═══ PASSAGE ═══

CUDA Lab Series 2 - Getting Started with CUDA: A Practical Guide

Introduction
CUDA vs C: Key Differences
Essential CUDA Keywords
1. Function Qualifiers
2. Memory Management
Practical Example: Vector Addition
Important Performance Note
Conclusion

Introduction

CUDA is an extension of C/C++ that enables parallel programming on NVIDIA GPUs. While it might seem daunting at first, CUDA builds upon familiar C concepts while adding parallel computing capabilities. This guide will walk you through the essential differences and practical basics.

Code can be found here: https://github.com/KickItLikeShika/cuda-lab

CUDA vs C: Key Differences

While CUDA is an extension of C, it introduces several key concepts and features that differentiate it from standard C programming:

Compiler Differences:
- The main difference is the compiler (nvcc instead of gcc) and the file extension (.cu instead of .c). NVCC (NVIDIA CUDA Compiler) is actually a compiler driver that splits your code into two parts:
  - Host code (runs on CPU) → Compiled by regular C/C++ compiler
  - Device code (runs on GPU) → Compiled by NVIDIA compiler
Parallelism:
- Standard C is designed for sequential or limited parallel execution using threads.
- CUDA provides explicit support for massive parallelism by executing thousands of threads on a GPU.

═══

* [THE PROBLEM]: In one to three sentences, explain how the CUDA guide says nvcc treats host code and device code differently. The records have no connection to the text.

═══ LISTING ═══

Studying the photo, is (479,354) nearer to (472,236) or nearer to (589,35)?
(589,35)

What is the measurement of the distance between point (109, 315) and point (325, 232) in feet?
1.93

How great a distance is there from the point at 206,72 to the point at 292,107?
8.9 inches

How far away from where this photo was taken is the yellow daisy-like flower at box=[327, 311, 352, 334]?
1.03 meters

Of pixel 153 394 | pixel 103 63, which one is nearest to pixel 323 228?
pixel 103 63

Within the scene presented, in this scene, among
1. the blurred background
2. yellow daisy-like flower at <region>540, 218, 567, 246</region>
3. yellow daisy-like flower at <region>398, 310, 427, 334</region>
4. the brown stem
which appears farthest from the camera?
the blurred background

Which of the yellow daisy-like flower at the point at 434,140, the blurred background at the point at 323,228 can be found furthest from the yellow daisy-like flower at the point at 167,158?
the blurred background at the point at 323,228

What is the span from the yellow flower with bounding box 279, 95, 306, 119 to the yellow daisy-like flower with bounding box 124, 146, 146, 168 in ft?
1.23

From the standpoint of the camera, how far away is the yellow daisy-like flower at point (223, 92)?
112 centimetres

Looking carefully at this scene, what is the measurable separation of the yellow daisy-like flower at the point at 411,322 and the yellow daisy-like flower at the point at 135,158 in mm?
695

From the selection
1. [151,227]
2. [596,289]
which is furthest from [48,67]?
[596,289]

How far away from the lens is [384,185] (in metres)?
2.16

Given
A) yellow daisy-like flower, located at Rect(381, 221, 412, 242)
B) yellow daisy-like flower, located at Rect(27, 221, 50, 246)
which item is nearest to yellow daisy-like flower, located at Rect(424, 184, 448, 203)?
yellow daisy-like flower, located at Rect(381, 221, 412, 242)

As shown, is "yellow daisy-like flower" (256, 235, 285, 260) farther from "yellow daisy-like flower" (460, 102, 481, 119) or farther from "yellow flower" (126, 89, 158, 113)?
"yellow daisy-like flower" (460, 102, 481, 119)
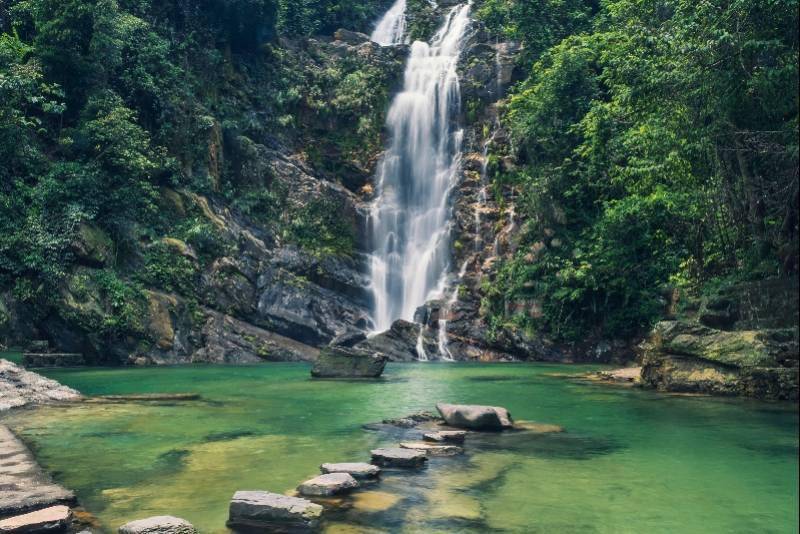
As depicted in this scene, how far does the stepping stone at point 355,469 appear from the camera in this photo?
232 inches

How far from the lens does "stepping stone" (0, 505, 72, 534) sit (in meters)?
4.20

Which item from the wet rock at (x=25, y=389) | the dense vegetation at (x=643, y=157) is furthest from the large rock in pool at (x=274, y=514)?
the dense vegetation at (x=643, y=157)

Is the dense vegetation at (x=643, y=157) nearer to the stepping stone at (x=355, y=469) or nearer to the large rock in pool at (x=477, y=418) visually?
the large rock in pool at (x=477, y=418)

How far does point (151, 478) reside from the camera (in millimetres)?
5992

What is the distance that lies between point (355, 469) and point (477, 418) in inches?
121

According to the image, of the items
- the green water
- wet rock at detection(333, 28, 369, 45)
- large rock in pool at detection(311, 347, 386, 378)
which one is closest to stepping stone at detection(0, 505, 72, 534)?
the green water

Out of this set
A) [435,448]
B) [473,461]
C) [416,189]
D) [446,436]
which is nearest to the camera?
[473,461]

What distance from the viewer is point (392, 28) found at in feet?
134

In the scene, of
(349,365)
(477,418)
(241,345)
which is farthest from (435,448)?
(241,345)

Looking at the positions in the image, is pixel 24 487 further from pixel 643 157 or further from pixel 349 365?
pixel 643 157

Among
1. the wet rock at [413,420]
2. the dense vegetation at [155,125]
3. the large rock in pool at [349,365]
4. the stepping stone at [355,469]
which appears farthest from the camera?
the dense vegetation at [155,125]

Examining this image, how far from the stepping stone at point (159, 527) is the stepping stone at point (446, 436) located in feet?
12.3

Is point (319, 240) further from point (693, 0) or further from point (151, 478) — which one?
point (151, 478)

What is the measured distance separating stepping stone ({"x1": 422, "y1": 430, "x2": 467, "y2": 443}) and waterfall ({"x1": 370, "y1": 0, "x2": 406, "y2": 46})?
117 feet
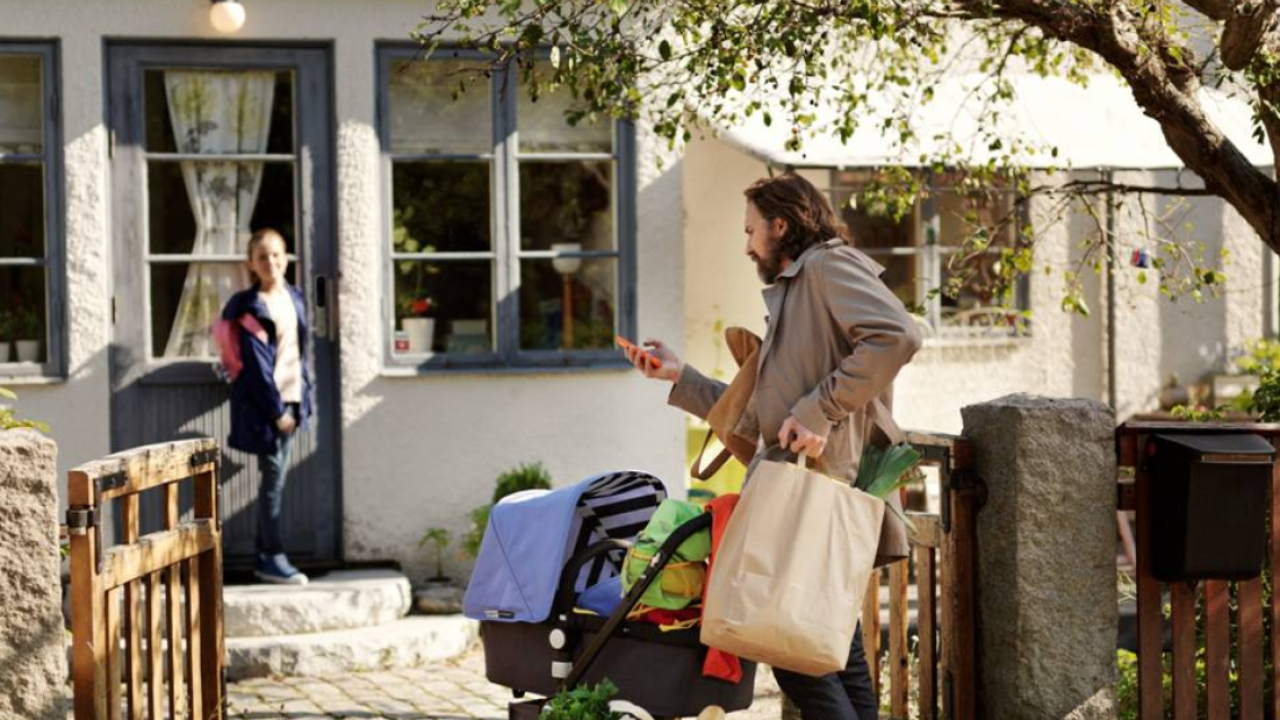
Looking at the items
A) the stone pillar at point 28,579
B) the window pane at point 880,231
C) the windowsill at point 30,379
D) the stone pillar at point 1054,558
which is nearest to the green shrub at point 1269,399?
the stone pillar at point 1054,558

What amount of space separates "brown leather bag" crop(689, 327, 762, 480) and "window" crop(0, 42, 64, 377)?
5.21m

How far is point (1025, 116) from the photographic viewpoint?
10.9 meters

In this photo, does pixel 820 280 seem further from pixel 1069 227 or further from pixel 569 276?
pixel 1069 227

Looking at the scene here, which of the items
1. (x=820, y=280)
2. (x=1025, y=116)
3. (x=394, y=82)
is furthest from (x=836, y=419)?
(x=1025, y=116)

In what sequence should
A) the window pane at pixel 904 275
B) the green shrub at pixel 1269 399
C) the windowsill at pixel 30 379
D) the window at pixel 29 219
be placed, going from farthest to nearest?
the window pane at pixel 904 275 < the window at pixel 29 219 < the windowsill at pixel 30 379 < the green shrub at pixel 1269 399

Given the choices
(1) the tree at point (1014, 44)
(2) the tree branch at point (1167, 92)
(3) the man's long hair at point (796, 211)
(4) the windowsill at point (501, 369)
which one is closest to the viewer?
(3) the man's long hair at point (796, 211)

═══

* [FINAL RESULT]: Nvcc is a compiler driver that splits a program into two parts. Host code runs on the CPU and goes to a regular C/C++ compiler. Device code runs on the GPU and goes to the NVIDIA compiler.